* What this task involves
Please print the entries exactly, omitting each image.

* Data for processing
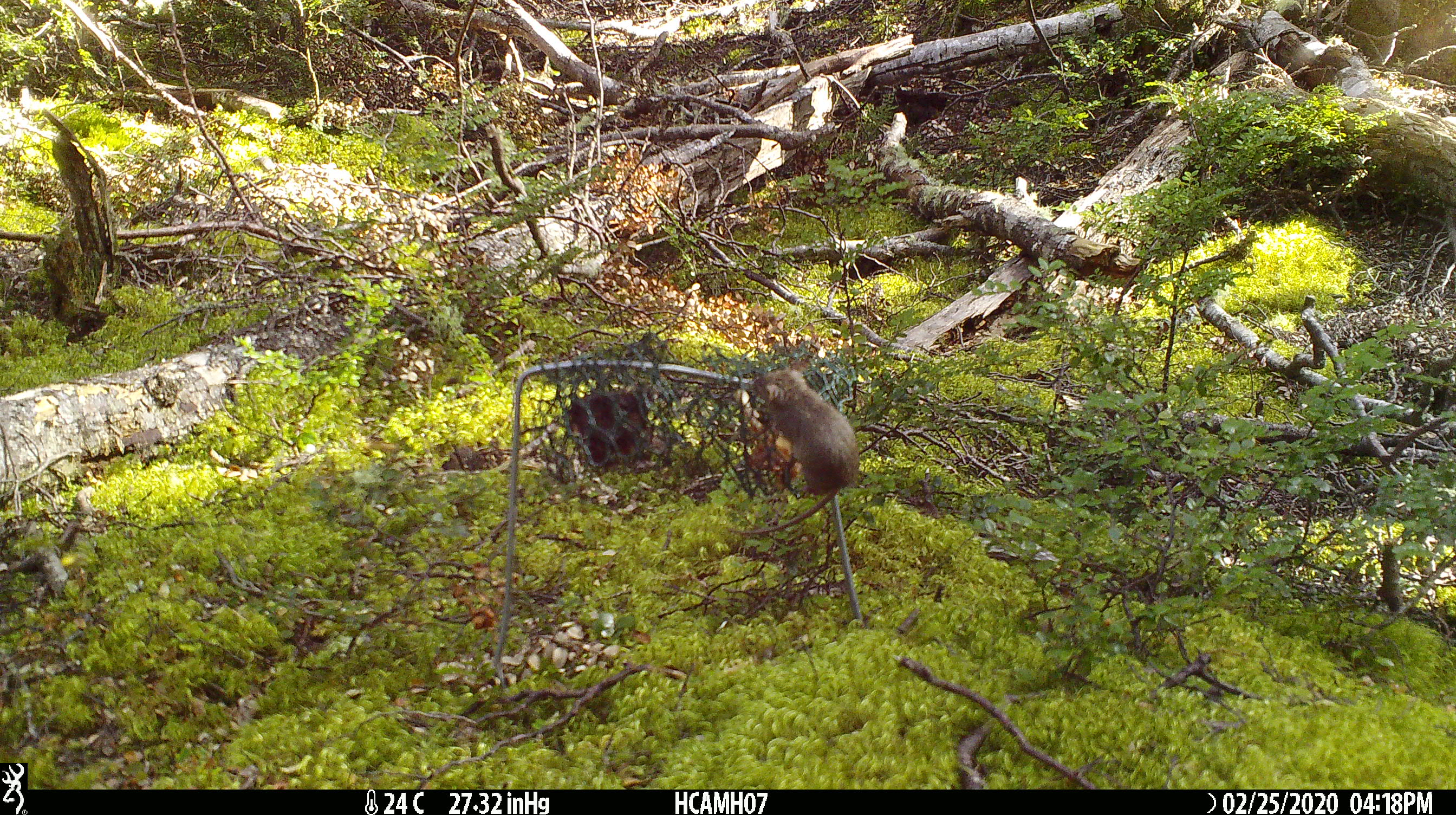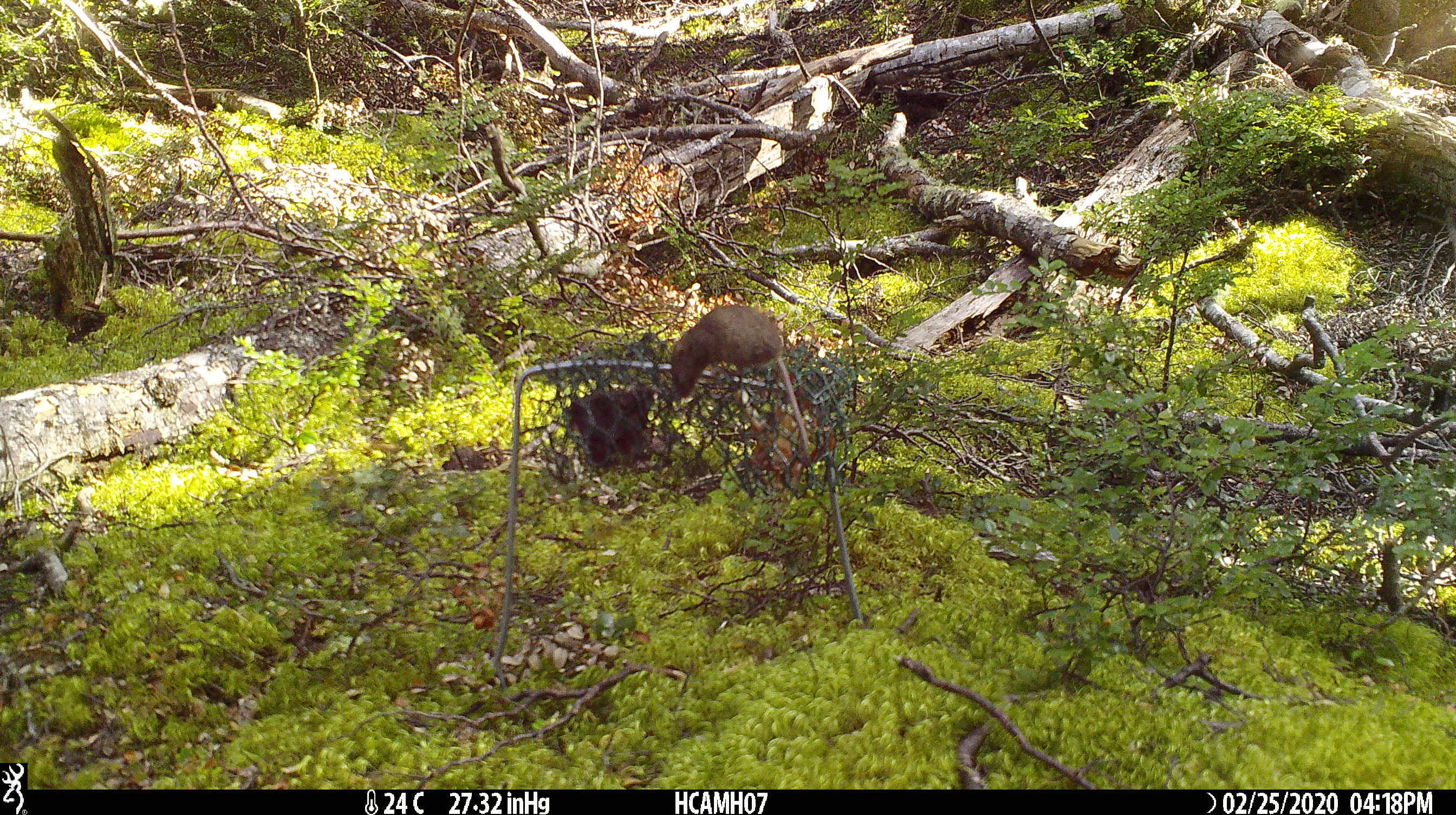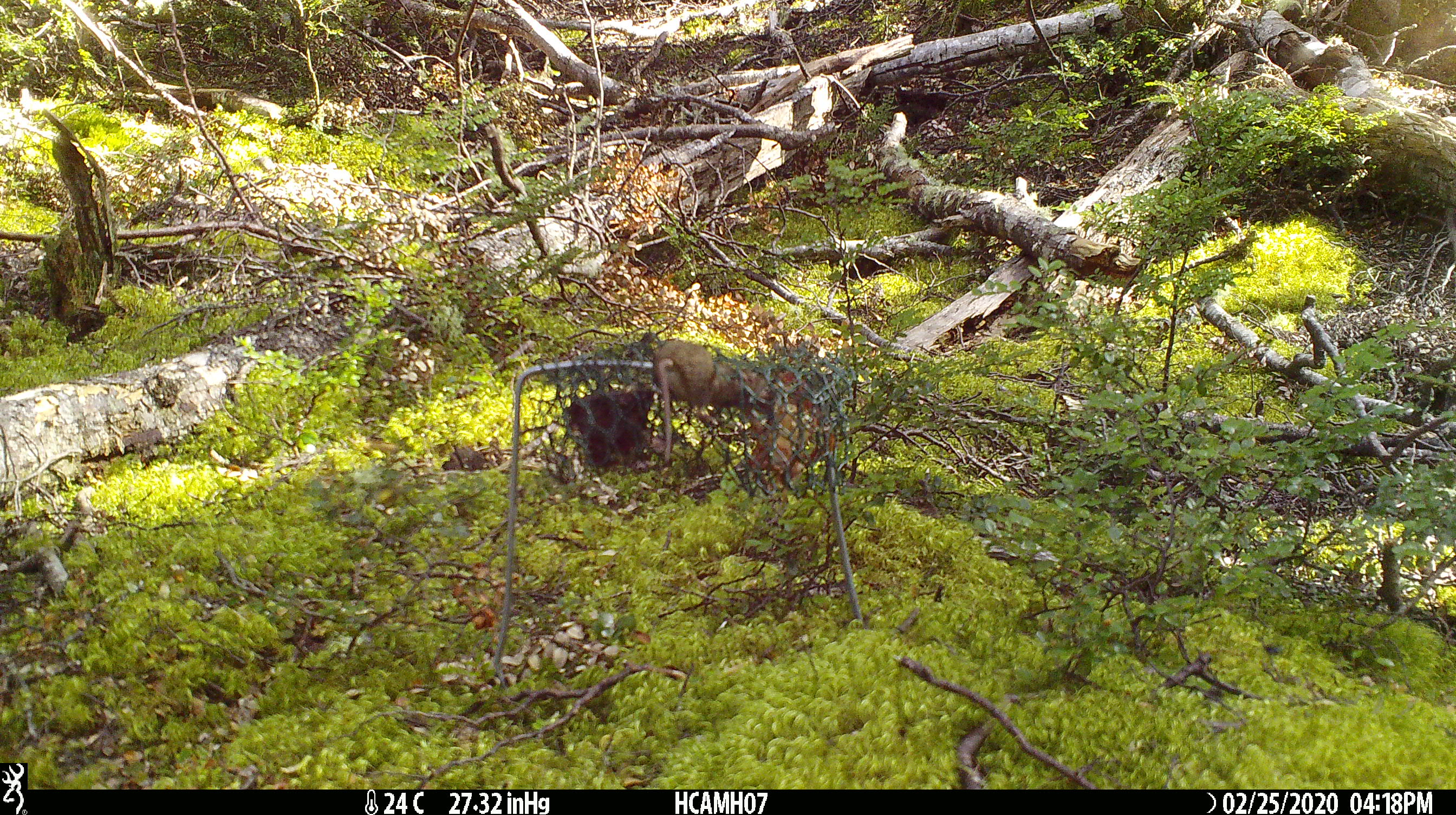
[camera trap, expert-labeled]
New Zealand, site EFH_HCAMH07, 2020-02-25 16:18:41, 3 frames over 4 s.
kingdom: Animalia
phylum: Chordata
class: Mammalia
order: Rodentia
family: Muridae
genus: Mus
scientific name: Mus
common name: mouse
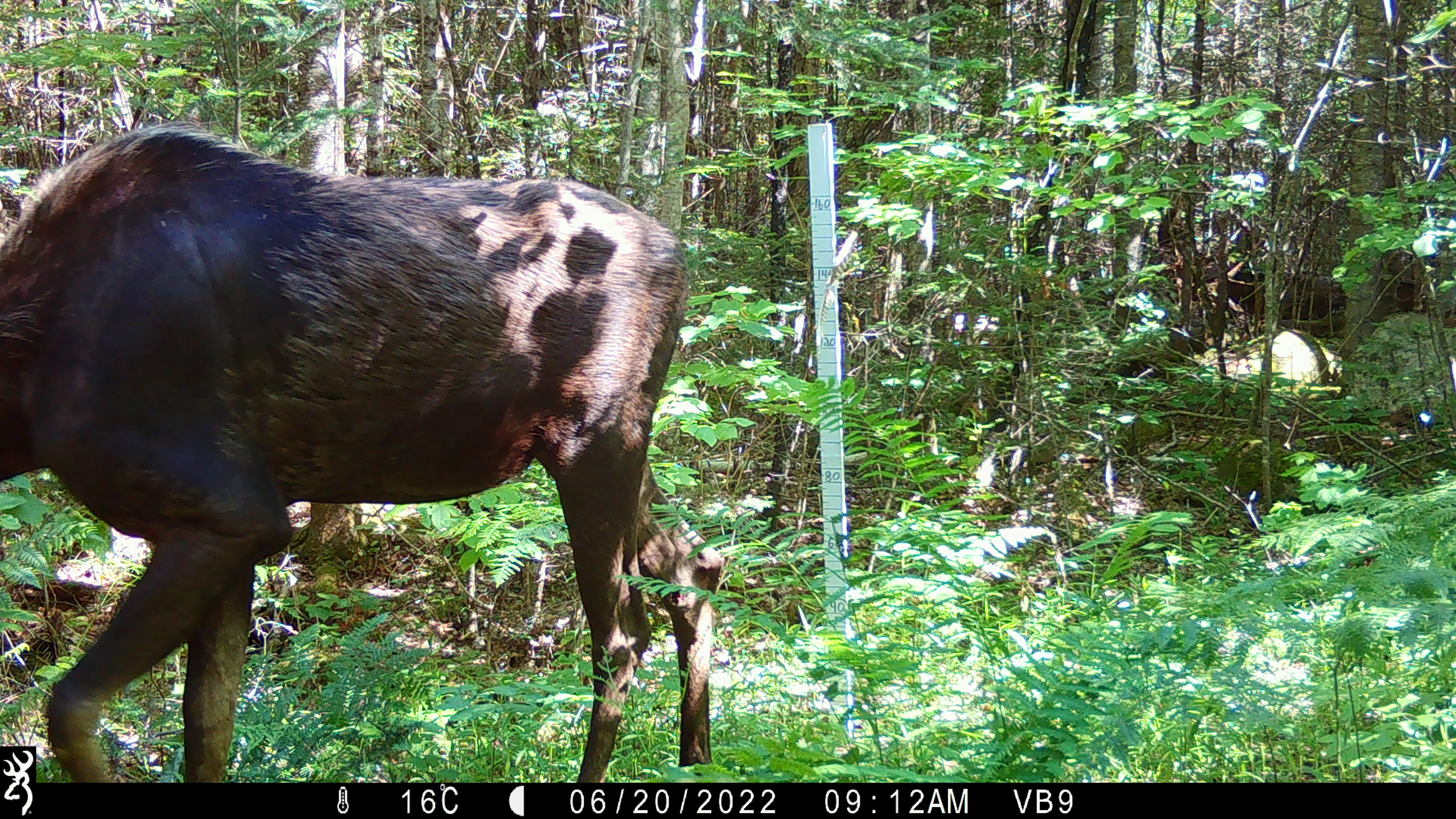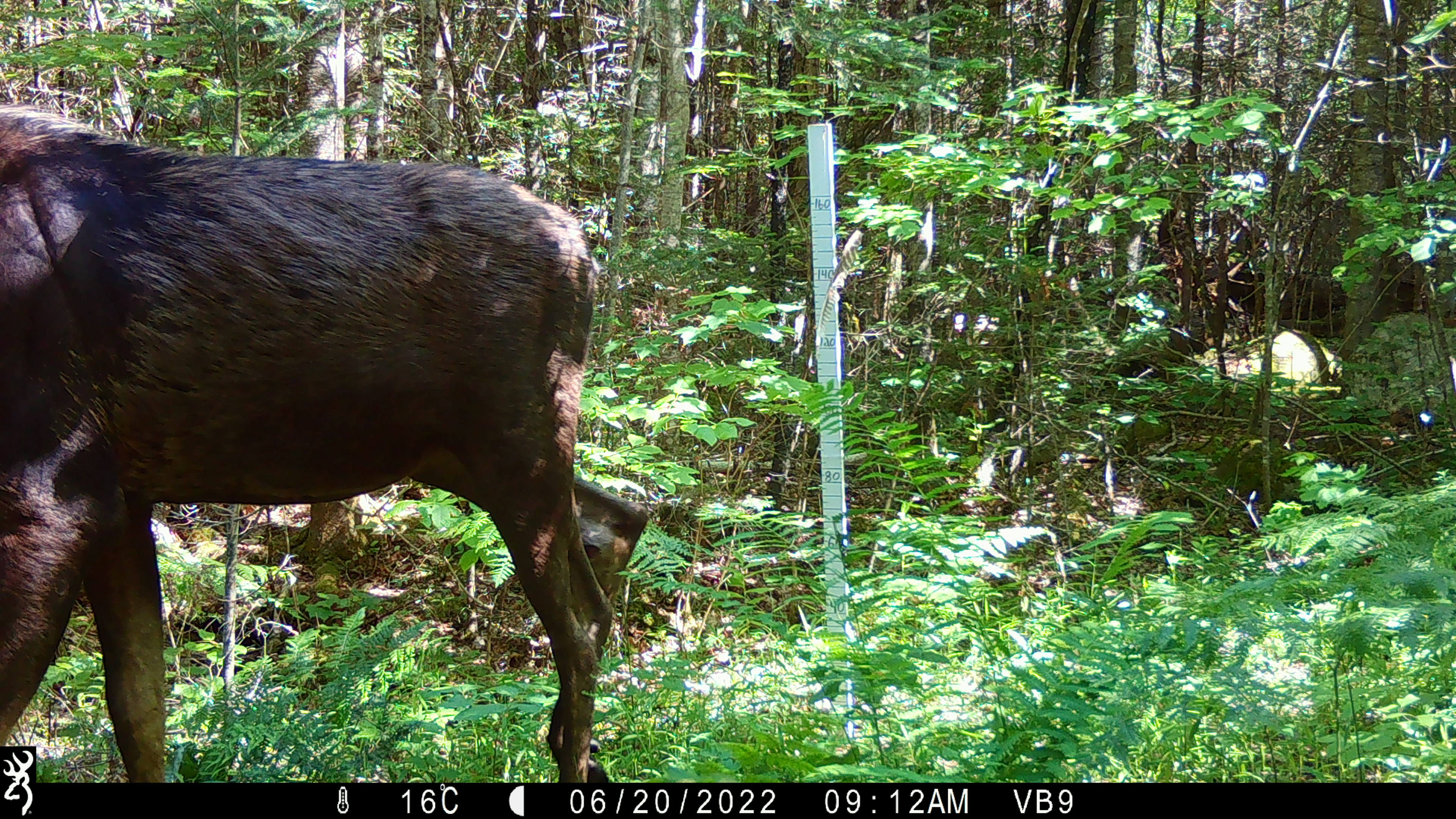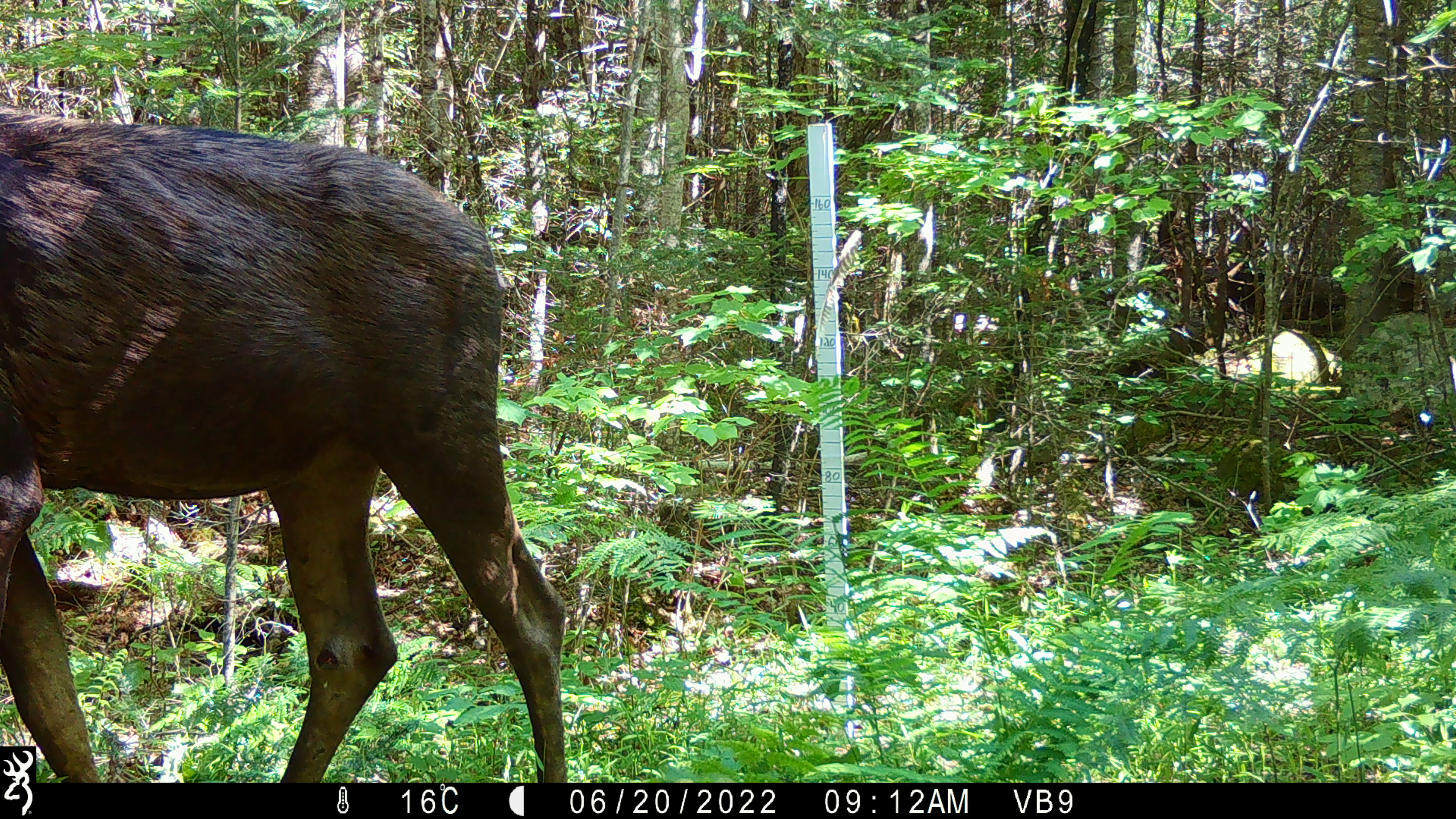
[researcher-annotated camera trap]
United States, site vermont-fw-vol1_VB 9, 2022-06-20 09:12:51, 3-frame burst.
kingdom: Animalia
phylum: Chordata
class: Mammalia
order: Artiodactyla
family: Cervidae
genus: Alces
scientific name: Alces alces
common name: moose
Moose (Alces alces).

* Worked solution
[camera trap, expert-labeled]
New Zealand, site EFH_HCAMH07, 2020-02-25 16:18:41, 3 frames over 4 s.
kingdom: Animalia
phylum: Chordata
class: Mammalia
order: Rodentia
family: Muridae
genus: Mus
scientific name: Mus
common name: mouse
[researcher-annotated camera trap]
United States, site vermont-fw-vol1_VB 9, 2022-06-20 09:12:51, 3-frame burst.
kingdom: Animalia
phylum: Chordata
class: Mammalia
order: Artiodactyla
family: Cervidae
genus: Alces
scientific name: Alces alces
common name: moose
Moose (Alces alces).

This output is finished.